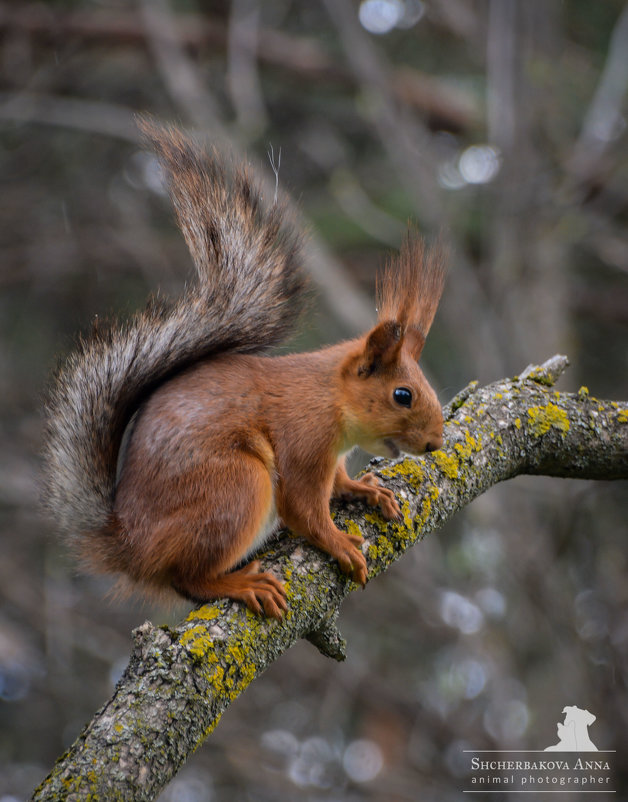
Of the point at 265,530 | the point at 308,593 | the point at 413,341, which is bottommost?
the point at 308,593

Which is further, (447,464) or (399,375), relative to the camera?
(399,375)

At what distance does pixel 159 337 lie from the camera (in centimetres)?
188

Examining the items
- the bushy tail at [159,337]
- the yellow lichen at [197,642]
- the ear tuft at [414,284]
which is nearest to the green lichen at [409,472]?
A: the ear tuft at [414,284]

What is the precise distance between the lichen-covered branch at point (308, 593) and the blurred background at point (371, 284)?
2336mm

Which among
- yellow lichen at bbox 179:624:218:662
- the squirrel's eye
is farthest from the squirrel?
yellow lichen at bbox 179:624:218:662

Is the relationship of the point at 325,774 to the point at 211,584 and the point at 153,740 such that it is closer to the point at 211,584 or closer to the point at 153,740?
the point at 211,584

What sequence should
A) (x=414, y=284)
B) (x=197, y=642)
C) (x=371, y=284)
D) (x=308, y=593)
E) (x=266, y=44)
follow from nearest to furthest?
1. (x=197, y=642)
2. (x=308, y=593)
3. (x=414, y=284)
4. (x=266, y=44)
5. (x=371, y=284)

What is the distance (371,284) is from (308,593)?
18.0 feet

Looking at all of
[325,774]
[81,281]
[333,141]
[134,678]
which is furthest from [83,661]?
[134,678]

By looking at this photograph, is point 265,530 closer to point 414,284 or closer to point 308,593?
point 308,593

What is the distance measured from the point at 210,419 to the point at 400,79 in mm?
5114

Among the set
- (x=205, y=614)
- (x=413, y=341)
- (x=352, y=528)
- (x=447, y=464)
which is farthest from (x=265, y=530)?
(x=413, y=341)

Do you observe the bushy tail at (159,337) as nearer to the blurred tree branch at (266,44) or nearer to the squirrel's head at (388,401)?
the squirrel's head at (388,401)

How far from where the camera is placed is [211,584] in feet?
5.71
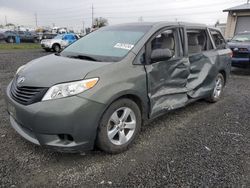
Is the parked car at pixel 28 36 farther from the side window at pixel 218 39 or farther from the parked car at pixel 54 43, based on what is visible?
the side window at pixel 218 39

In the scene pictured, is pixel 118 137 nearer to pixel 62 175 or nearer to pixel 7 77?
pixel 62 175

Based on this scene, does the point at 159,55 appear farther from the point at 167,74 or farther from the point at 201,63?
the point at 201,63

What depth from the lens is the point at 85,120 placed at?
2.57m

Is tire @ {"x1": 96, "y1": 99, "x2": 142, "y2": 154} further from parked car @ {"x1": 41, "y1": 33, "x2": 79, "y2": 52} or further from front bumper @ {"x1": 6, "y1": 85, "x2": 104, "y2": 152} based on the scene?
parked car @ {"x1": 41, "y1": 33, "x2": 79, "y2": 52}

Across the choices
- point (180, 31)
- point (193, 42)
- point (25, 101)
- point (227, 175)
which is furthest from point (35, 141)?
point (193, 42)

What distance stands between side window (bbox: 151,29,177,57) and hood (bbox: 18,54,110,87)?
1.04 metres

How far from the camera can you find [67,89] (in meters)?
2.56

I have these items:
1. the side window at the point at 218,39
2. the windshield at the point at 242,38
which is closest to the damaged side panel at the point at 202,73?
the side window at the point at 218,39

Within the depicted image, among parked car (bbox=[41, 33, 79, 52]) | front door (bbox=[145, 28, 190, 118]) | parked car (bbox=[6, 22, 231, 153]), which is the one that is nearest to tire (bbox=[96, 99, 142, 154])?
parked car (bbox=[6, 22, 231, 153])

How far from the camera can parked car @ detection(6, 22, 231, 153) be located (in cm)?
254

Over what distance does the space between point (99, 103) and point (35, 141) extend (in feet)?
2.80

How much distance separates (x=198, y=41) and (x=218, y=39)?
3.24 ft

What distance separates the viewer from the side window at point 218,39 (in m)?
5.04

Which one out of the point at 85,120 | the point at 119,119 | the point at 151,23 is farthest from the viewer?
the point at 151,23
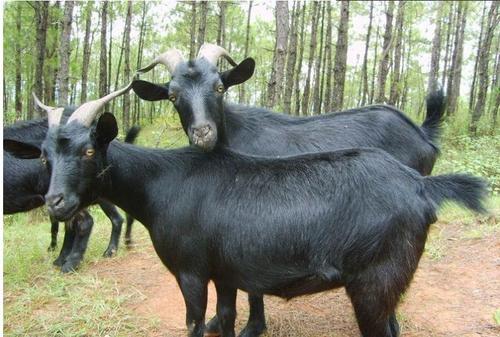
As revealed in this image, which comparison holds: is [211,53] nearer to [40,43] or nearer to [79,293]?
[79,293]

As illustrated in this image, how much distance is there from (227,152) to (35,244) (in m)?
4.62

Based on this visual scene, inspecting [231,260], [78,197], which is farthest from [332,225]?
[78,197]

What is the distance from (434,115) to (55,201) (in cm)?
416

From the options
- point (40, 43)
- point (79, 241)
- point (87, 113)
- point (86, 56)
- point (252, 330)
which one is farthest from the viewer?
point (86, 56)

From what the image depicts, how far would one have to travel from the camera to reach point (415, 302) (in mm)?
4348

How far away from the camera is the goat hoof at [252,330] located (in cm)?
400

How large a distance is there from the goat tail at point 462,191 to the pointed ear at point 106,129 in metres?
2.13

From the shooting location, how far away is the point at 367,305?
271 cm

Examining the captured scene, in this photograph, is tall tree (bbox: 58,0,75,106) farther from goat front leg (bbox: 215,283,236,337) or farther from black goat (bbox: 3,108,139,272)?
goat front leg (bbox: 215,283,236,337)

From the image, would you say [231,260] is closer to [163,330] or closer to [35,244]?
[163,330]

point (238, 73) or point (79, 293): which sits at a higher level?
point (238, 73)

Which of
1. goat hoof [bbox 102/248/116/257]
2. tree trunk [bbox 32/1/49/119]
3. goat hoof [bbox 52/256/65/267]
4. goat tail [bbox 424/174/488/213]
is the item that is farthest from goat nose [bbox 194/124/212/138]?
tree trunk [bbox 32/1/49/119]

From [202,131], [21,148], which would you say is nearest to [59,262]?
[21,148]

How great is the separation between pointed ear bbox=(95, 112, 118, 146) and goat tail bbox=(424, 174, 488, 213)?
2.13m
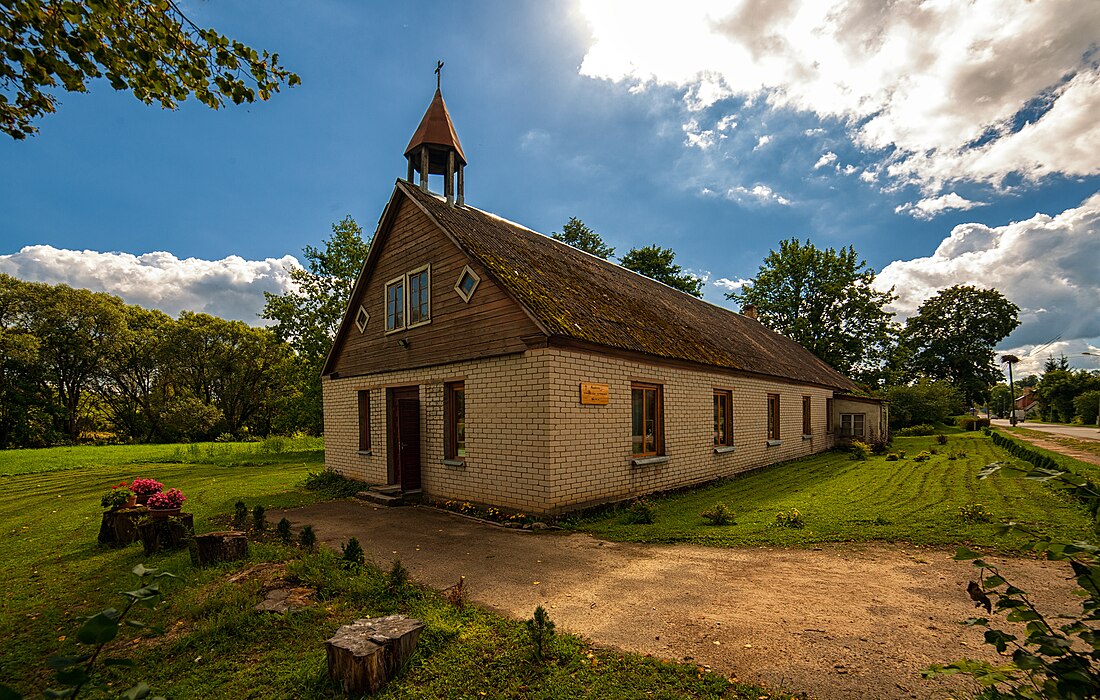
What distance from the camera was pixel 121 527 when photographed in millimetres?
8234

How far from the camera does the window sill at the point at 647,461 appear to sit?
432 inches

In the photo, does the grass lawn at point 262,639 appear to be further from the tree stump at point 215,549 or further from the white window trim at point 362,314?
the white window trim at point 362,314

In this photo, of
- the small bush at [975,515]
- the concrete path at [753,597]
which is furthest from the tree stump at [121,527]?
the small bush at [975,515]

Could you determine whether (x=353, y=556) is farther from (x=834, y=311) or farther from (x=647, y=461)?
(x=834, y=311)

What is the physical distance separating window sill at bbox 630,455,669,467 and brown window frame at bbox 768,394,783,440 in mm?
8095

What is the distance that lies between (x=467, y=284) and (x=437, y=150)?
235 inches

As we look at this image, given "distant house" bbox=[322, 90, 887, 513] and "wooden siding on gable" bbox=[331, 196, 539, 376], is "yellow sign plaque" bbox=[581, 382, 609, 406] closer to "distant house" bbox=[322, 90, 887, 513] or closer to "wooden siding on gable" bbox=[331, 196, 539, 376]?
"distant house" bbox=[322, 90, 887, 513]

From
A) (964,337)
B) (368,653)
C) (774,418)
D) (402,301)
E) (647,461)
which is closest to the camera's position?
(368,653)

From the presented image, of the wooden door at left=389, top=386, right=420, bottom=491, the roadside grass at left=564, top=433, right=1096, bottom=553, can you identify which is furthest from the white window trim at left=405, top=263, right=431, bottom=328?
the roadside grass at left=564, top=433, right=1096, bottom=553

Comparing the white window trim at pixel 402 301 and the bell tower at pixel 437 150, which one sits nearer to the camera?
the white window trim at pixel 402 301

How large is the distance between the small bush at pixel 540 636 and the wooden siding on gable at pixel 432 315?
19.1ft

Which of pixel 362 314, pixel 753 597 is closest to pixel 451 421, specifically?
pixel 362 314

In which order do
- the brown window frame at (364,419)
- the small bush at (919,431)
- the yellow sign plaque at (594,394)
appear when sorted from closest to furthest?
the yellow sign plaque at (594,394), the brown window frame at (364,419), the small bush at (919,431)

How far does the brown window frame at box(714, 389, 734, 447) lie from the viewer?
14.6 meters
++++
* _STATED PROBLEM_:
Repeat word for word each line from the one with "How large is" to the end of the records above, inclusive.

* _TASK ANSWER_:
How large is the distance between the small bush at pixel 540 636 and the wooden siding on gable at pixel 432 315?
19.1ft

Which of pixel 362 314, pixel 753 597 is closest to pixel 451 421, specifically?
pixel 362 314

In which order do
- the brown window frame at (364,419)
- the small bush at (919,431)
- the yellow sign plaque at (594,394)
appear when sorted from closest to furthest?
the yellow sign plaque at (594,394), the brown window frame at (364,419), the small bush at (919,431)

How far does the brown window frame at box(714, 389, 734, 447) lie from the viewer?
14.6 meters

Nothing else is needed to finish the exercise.